Saturday, November 20, 2010

Life Everlasting

It took me a long time to know and understand the Church’s teaching about heaven: life everlasting. Oh, I knew there was a heaven, and it was beyond all my understanding --- but, well, I wanted some understanding anyway. The thoughts of wings, and clouds, and harps, or just sitting at God’s feet adoring seemed unsatisfying. That can’t be all it is, or at least that can’t be all of my understanding of it. There must be more I can understand, to make it more appealing. Eventually I did see and understood those parts of Scripture, the writings of the saints, and the teachings of the Catholic Church about what heaven is. And once I understood the teaching, I found it everywhere. And I did find great comfort.

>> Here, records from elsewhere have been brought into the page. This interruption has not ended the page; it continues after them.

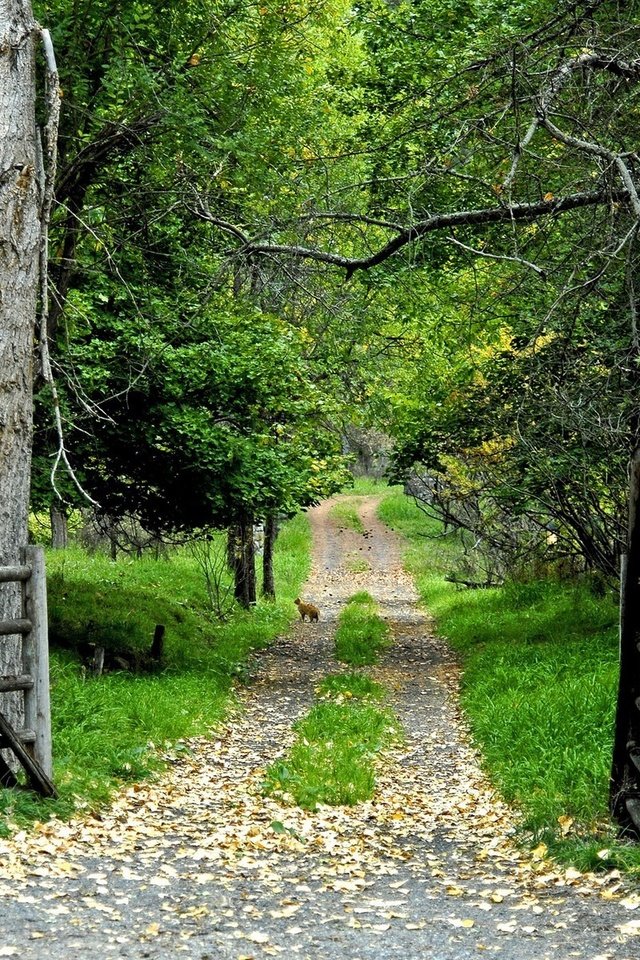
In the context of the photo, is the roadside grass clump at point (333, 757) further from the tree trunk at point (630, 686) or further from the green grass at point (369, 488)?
the green grass at point (369, 488)

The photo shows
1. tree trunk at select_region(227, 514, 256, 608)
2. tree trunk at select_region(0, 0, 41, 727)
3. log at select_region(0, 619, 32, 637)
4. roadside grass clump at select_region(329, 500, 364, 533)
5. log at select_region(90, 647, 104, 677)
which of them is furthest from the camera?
roadside grass clump at select_region(329, 500, 364, 533)

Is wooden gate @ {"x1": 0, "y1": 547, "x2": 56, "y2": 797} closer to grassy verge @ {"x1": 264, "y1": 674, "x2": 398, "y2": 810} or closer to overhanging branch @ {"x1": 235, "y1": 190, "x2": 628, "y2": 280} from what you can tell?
grassy verge @ {"x1": 264, "y1": 674, "x2": 398, "y2": 810}

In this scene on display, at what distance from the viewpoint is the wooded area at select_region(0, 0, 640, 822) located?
8266mm

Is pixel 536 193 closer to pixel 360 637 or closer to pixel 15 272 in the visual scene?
pixel 15 272

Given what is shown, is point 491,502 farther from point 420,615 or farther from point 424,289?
point 424,289

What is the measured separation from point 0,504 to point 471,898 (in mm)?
4285

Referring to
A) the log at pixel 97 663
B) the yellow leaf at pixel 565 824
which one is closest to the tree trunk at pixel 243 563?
the log at pixel 97 663

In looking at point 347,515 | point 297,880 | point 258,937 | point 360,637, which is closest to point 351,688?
point 360,637

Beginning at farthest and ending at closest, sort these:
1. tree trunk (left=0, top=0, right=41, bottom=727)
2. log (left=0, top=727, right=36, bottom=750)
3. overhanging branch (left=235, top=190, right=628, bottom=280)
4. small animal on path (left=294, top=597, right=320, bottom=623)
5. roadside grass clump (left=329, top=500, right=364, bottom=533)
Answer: roadside grass clump (left=329, top=500, right=364, bottom=533)
small animal on path (left=294, top=597, right=320, bottom=623)
overhanging branch (left=235, top=190, right=628, bottom=280)
tree trunk (left=0, top=0, right=41, bottom=727)
log (left=0, top=727, right=36, bottom=750)

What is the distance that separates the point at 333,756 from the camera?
961cm

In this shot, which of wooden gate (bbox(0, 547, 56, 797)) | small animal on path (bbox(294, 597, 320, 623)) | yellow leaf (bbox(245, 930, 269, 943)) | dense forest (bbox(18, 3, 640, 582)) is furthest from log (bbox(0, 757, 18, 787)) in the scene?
small animal on path (bbox(294, 597, 320, 623))

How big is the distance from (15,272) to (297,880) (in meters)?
4.83

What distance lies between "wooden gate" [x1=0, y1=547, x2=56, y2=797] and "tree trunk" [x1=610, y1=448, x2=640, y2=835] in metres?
3.96

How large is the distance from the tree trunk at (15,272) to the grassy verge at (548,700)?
13.4 feet
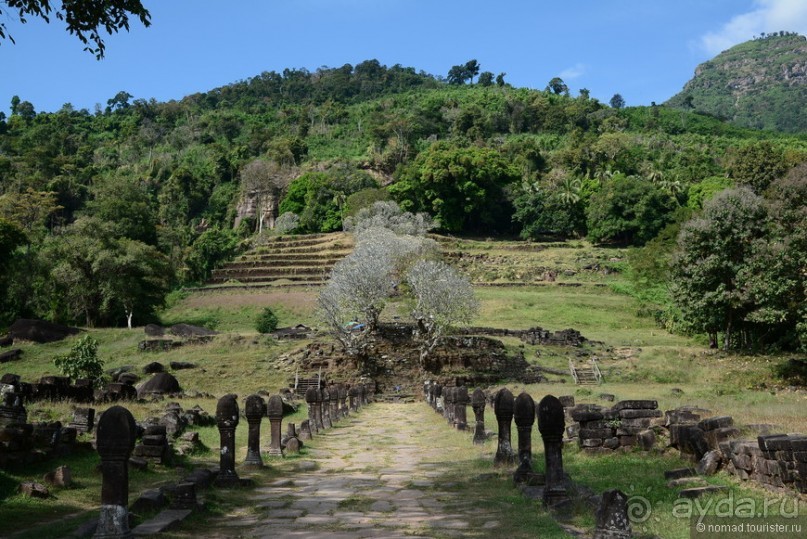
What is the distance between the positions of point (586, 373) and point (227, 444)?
25.4m

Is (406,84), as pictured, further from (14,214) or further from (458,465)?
(458,465)

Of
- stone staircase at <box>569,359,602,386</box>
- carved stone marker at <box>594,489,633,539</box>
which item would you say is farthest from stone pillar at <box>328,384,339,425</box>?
carved stone marker at <box>594,489,633,539</box>

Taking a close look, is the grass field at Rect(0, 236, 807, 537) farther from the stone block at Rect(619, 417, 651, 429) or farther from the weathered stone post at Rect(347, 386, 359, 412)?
the weathered stone post at Rect(347, 386, 359, 412)

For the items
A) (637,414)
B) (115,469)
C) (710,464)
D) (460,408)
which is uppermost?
(115,469)

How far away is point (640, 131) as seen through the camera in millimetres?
126562

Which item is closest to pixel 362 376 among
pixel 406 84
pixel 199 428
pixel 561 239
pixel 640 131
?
pixel 199 428

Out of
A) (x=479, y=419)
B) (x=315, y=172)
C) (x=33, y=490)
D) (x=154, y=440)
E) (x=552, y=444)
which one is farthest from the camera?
(x=315, y=172)

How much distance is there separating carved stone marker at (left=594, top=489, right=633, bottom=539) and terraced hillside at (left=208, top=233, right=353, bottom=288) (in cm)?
5259

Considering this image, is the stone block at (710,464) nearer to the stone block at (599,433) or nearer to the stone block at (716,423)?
the stone block at (716,423)

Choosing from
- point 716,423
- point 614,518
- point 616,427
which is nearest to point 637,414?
point 616,427

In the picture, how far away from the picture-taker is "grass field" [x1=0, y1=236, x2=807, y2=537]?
34.2 ft

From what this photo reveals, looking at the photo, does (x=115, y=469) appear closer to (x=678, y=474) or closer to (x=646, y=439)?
(x=678, y=474)

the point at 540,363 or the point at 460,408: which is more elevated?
the point at 460,408

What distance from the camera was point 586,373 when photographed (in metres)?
34.1
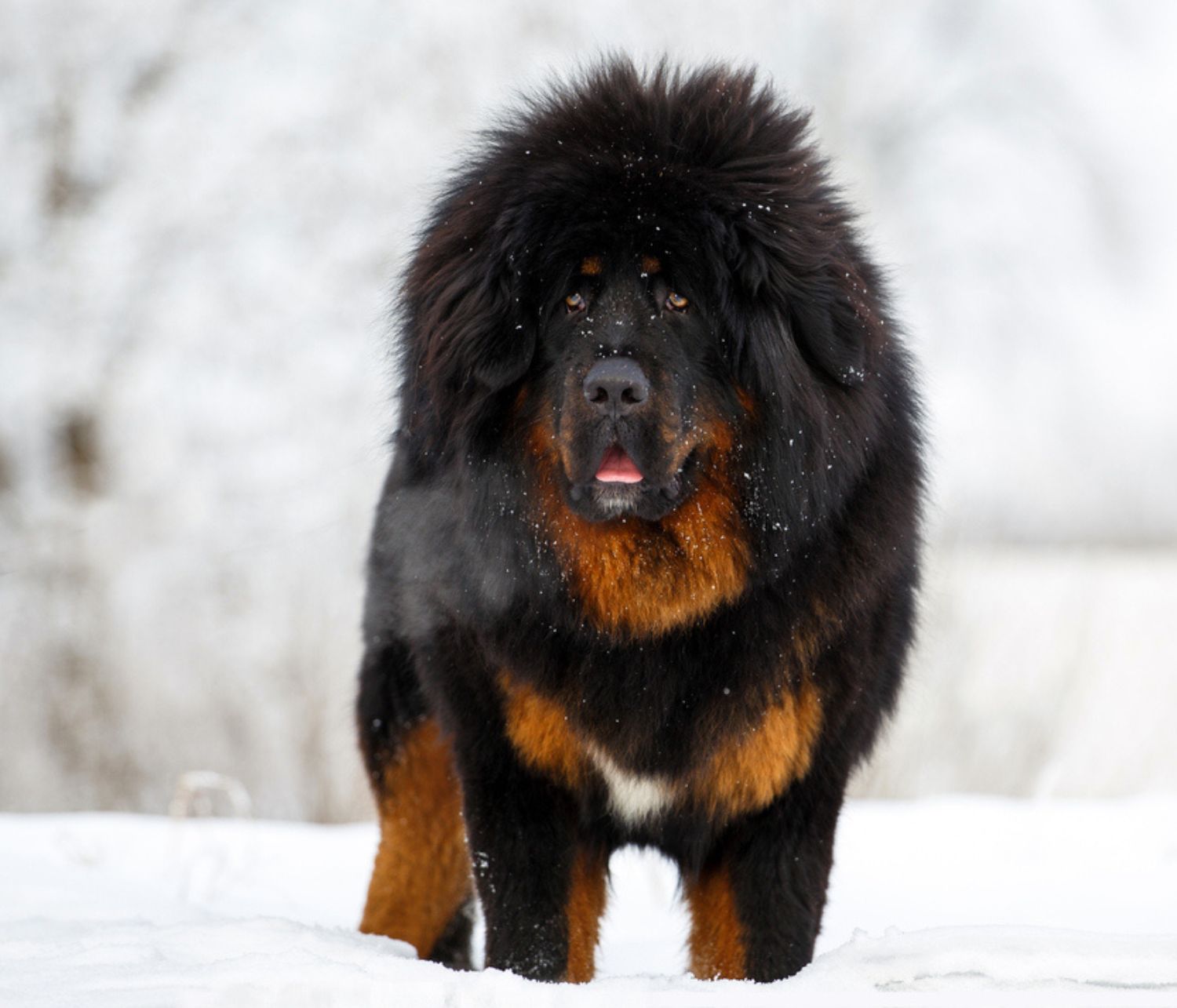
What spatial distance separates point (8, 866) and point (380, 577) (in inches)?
57.6

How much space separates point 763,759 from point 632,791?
32 cm

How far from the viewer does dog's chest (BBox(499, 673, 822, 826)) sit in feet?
10.3

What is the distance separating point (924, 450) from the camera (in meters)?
3.50

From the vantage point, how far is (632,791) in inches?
126

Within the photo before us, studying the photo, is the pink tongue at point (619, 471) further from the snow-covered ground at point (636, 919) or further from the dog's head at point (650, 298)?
the snow-covered ground at point (636, 919)

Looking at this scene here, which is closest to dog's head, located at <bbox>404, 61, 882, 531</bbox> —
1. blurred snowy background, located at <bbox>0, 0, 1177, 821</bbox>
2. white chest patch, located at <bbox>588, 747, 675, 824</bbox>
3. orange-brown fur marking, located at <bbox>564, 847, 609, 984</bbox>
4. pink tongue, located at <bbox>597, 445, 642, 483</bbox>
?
pink tongue, located at <bbox>597, 445, 642, 483</bbox>

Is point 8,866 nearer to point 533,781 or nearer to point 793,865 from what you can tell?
point 533,781

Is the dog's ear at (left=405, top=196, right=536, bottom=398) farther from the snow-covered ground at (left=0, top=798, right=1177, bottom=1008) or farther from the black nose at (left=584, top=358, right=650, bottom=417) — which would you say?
the snow-covered ground at (left=0, top=798, right=1177, bottom=1008)

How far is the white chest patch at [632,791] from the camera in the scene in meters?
3.17

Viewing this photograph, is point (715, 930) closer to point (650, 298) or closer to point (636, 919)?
point (650, 298)

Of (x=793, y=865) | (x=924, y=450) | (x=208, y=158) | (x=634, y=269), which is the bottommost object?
(x=793, y=865)

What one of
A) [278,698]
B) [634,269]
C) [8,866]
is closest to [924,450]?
[634,269]

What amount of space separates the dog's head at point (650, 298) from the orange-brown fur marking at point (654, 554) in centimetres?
4

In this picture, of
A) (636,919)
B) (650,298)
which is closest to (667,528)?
(650,298)
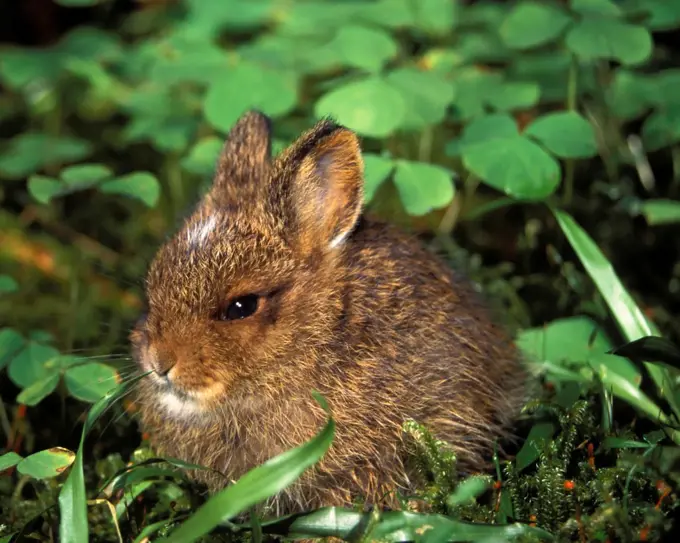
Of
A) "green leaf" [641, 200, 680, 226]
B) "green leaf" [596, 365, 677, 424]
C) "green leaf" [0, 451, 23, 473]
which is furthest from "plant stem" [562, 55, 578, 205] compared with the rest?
"green leaf" [0, 451, 23, 473]

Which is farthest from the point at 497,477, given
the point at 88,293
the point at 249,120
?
the point at 88,293

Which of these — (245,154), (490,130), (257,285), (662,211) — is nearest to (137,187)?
(245,154)

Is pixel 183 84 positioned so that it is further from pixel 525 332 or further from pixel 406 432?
pixel 406 432

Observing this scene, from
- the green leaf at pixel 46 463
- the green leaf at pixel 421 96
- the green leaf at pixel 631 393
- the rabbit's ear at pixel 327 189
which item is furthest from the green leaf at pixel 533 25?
the green leaf at pixel 46 463

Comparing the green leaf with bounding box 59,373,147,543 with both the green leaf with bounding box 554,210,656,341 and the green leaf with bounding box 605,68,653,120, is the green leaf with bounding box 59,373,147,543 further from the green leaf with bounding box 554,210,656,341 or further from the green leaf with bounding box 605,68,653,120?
the green leaf with bounding box 605,68,653,120

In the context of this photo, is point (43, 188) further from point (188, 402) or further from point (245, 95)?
point (188, 402)

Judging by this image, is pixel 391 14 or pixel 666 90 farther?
pixel 391 14
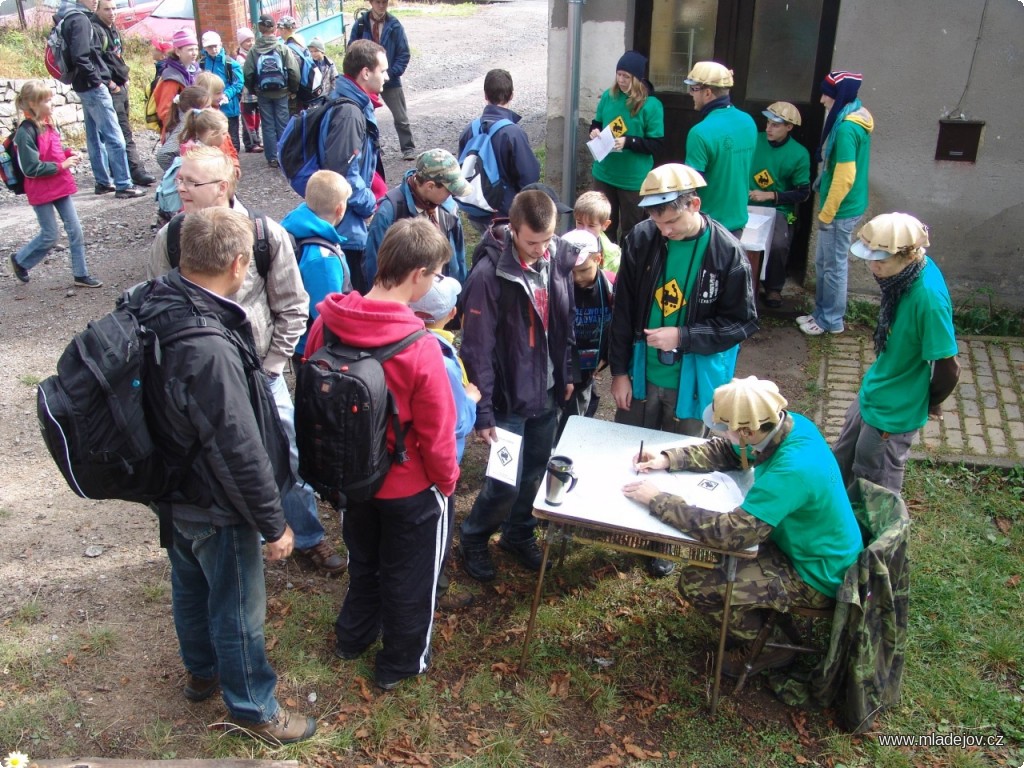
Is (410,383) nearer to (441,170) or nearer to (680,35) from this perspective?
(441,170)

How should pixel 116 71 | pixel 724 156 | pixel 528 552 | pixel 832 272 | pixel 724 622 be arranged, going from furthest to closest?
pixel 116 71 → pixel 832 272 → pixel 724 156 → pixel 528 552 → pixel 724 622

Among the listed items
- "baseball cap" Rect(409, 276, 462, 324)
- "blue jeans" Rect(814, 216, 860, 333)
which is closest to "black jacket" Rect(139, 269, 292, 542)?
"baseball cap" Rect(409, 276, 462, 324)

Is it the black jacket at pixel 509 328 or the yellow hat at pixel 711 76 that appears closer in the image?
the black jacket at pixel 509 328

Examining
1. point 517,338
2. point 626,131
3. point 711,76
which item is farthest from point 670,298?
point 626,131

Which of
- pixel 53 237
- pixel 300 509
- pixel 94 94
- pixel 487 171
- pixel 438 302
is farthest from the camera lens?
pixel 94 94

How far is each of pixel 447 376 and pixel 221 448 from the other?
0.82 meters

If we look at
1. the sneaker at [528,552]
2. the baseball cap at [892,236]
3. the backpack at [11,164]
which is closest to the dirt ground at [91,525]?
the sneaker at [528,552]

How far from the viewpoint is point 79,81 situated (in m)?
8.75

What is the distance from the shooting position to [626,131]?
6.94 meters

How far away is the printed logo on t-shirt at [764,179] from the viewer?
22.5 feet

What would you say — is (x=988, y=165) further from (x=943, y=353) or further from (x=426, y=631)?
(x=426, y=631)

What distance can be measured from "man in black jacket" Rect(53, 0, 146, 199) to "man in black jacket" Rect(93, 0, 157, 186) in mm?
93

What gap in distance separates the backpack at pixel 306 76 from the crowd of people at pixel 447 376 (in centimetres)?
483

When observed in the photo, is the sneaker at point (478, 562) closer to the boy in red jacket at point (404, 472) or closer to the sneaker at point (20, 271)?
the boy in red jacket at point (404, 472)
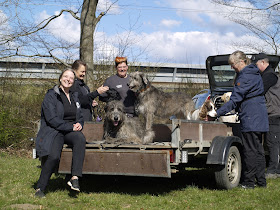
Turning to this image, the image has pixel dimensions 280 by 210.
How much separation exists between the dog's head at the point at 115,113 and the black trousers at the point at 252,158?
2.09 metres

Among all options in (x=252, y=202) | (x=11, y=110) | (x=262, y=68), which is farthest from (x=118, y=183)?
(x=11, y=110)

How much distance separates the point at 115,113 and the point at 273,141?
133 inches

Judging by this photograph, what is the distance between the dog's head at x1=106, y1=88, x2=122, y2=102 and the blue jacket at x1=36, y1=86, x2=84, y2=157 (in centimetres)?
119

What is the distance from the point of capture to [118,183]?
285 inches

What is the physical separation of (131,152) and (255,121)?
2.24 m

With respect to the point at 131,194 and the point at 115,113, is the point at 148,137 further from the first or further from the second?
the point at 131,194

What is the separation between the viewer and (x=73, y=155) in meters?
5.62

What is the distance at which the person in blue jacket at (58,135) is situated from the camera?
18.3ft

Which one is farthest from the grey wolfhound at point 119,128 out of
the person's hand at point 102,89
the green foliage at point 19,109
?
the green foliage at point 19,109

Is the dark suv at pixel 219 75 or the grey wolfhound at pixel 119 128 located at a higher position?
the dark suv at pixel 219 75

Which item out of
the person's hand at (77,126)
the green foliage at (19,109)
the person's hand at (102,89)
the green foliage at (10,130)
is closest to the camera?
the person's hand at (77,126)

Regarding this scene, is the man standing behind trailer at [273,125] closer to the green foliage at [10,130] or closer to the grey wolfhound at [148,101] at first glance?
the grey wolfhound at [148,101]

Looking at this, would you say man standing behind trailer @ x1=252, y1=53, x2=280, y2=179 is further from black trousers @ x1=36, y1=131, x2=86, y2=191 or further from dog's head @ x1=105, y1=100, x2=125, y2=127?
black trousers @ x1=36, y1=131, x2=86, y2=191

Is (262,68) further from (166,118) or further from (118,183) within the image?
(118,183)
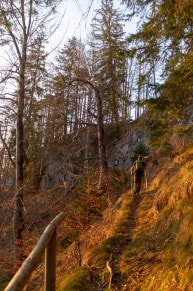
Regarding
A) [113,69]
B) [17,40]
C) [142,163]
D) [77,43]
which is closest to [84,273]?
[142,163]

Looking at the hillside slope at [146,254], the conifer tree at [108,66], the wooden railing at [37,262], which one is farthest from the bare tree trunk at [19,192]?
the conifer tree at [108,66]

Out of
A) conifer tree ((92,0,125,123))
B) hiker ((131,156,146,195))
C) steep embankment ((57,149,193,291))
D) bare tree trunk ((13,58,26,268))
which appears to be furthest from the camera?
conifer tree ((92,0,125,123))

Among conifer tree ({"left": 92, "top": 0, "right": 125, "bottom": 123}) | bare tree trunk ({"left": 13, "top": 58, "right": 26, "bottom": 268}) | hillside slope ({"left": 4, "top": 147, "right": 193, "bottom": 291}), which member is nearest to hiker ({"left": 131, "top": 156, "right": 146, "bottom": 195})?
hillside slope ({"left": 4, "top": 147, "right": 193, "bottom": 291})

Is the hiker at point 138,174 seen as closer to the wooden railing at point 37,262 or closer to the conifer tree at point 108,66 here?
the wooden railing at point 37,262

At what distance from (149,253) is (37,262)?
12.4 ft

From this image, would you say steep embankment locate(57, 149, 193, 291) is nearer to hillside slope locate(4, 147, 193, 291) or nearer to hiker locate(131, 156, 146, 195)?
hillside slope locate(4, 147, 193, 291)

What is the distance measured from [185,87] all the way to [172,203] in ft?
9.45

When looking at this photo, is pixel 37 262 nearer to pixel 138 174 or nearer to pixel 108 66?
pixel 138 174

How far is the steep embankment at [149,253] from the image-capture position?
178 inches

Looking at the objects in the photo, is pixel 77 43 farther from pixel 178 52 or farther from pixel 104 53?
pixel 178 52

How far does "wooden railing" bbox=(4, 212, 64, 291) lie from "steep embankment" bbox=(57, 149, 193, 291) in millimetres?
1658

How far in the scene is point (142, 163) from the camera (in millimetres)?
13156

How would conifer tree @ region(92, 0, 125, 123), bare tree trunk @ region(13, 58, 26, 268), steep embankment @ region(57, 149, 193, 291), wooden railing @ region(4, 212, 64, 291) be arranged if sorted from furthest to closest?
conifer tree @ region(92, 0, 125, 123) → bare tree trunk @ region(13, 58, 26, 268) → steep embankment @ region(57, 149, 193, 291) → wooden railing @ region(4, 212, 64, 291)

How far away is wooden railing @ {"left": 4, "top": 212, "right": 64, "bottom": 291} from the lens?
1.88 metres
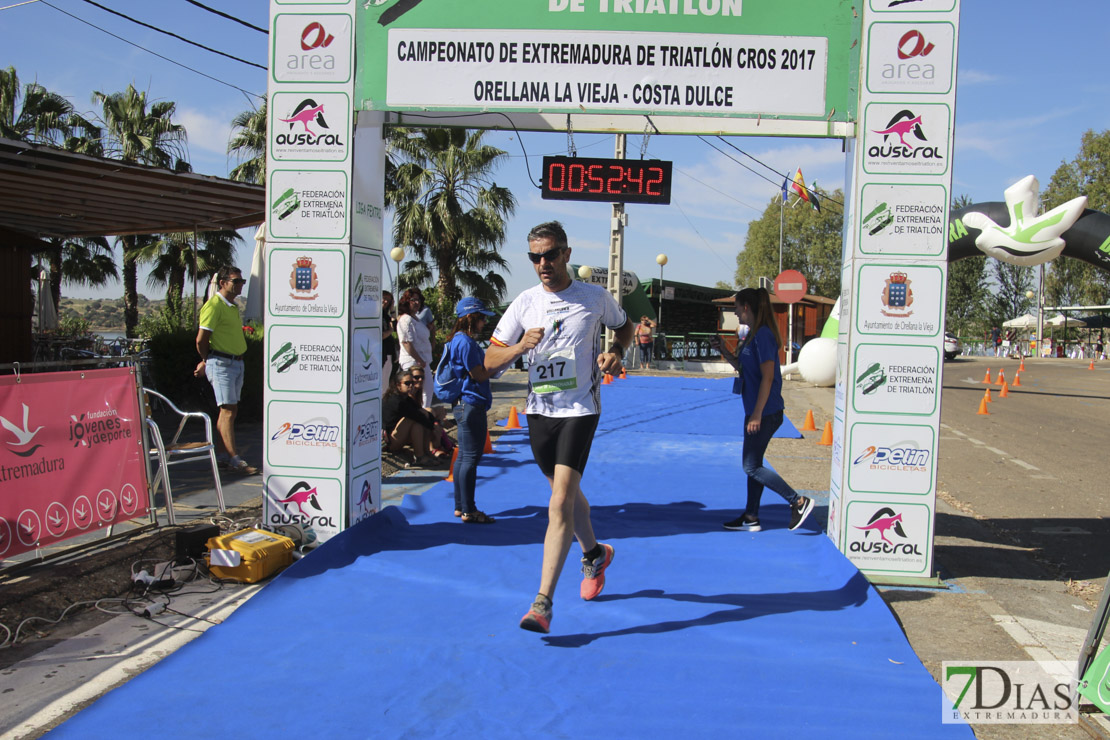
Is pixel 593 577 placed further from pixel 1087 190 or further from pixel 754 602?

This morning I found all I had learned about heaven summarized very succinctly by Saint Thomas Aquinas. Here’s his words regarding heaven and what it is:

It is fitting that the end of all our desires, namely eternal life, coincides with the words at the end of the creed, “Life everlasting. Amen.”
The first point about eternal life is that man is united with God. … This union consists in seeing perfectly. Next it consists in perfect praise.
It also consists in the complete satisfaction of desire, for there the blessed will be given more than they wanted or hoped for…. Only God satisfies. As Augustine says: “You have made us for yourself, Lord, and our heart can find no rest until it rests in you.”

Again, eternal life consists of the joyous community of all the blessed, a community of supreme delight, since everyone will share all that is good with all the blessed. Everyone will love everyone else as himself, and therefore will rejoice in another’s good as in his own. So it follows that the happiness and joy of each grows in proportion to the joy of all.


That is a great summary of heaven, as I understand it: Union with God, seeing perfectly, perfect praise, and satisfaction of all desires. But it is not just union with God, because if I am united to Him, so are all others, so the community is united in all things with God. Through union with God, everyone loves God and his neighbor perfectly ---- but wait, those are the two great commandments for here on earth, too! What Aquinas and the Church’s teaching is saying, then, is that we will never perfectly live out those two great commandments here on earth; the perfect fulfillment of them will be in heaven. With the charge to grow in holiness, all our life, we should be transitioning here on earth through focus on those two commandments, to that heavenly bliss.

I think, however, that some of us are too focused on transitioning to the “complete satisfaction of desire” and not enough to the “joyous community of all the blessed.” Especially now, when our neighbor needs us so much.